= SUPPLIED RECORDS =
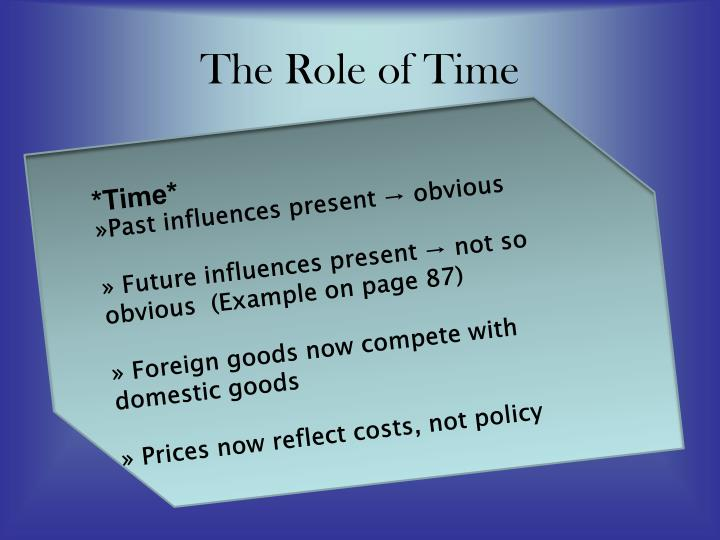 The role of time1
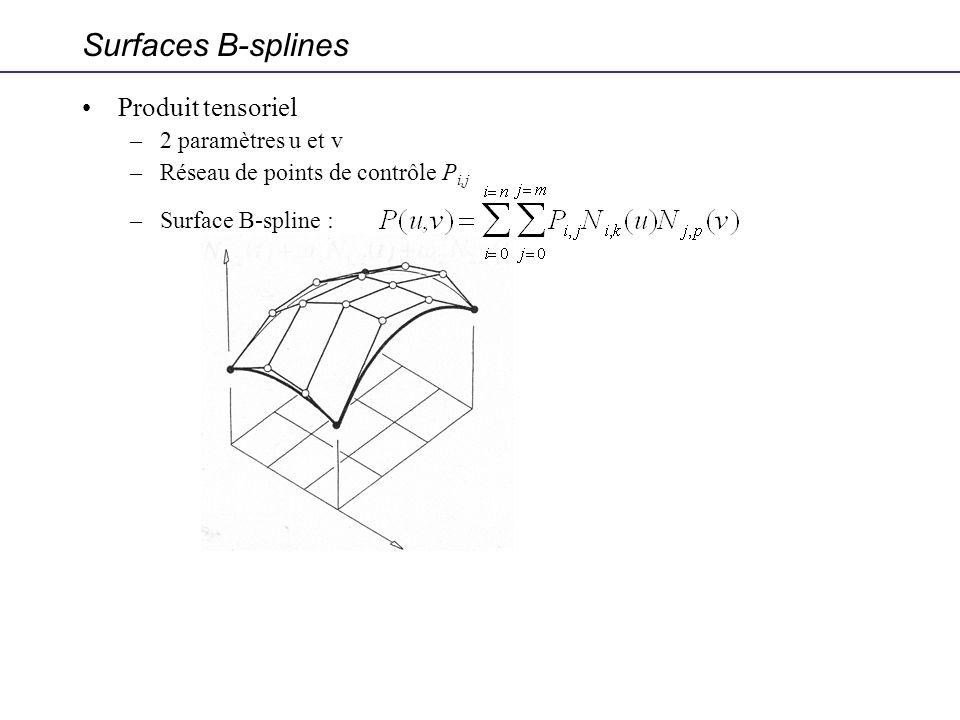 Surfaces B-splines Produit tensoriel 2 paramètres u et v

--

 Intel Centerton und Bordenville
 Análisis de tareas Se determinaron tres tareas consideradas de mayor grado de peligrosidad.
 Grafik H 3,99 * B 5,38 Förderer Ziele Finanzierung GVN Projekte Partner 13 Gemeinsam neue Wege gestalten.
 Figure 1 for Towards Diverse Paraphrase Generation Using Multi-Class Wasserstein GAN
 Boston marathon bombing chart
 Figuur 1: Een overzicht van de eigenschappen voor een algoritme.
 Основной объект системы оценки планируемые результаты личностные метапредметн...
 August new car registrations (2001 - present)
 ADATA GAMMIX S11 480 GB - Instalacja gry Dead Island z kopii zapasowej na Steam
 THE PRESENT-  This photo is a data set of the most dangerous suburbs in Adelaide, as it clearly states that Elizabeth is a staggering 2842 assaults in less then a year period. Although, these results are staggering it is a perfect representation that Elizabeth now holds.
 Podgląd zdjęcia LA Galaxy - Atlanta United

---

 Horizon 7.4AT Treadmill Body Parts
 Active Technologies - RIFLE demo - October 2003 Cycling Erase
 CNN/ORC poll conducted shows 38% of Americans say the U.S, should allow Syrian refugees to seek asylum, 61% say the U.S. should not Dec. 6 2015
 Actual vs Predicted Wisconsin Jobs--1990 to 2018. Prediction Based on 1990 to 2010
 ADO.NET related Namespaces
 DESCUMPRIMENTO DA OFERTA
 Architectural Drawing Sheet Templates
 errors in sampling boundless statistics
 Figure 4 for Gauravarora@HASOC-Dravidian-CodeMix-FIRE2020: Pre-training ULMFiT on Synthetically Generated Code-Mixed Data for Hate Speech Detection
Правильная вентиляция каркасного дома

= PROBLEM REQUIREMENTS =
Go through the listing above and find each line that contains "Figure", then copy it.

= WRITTEN REPLY =
 Figure 1 for Towards Diverse Paraphrase Generation Using Multi-Class Wasserstein GAN
 Figure 4 for Gauravarora@HASOC-Dravidian-CodeMix-FIRE2020: Pre-training ULMFiT on Synthetically Generated Code-Mixed Data for Hate Speech Detection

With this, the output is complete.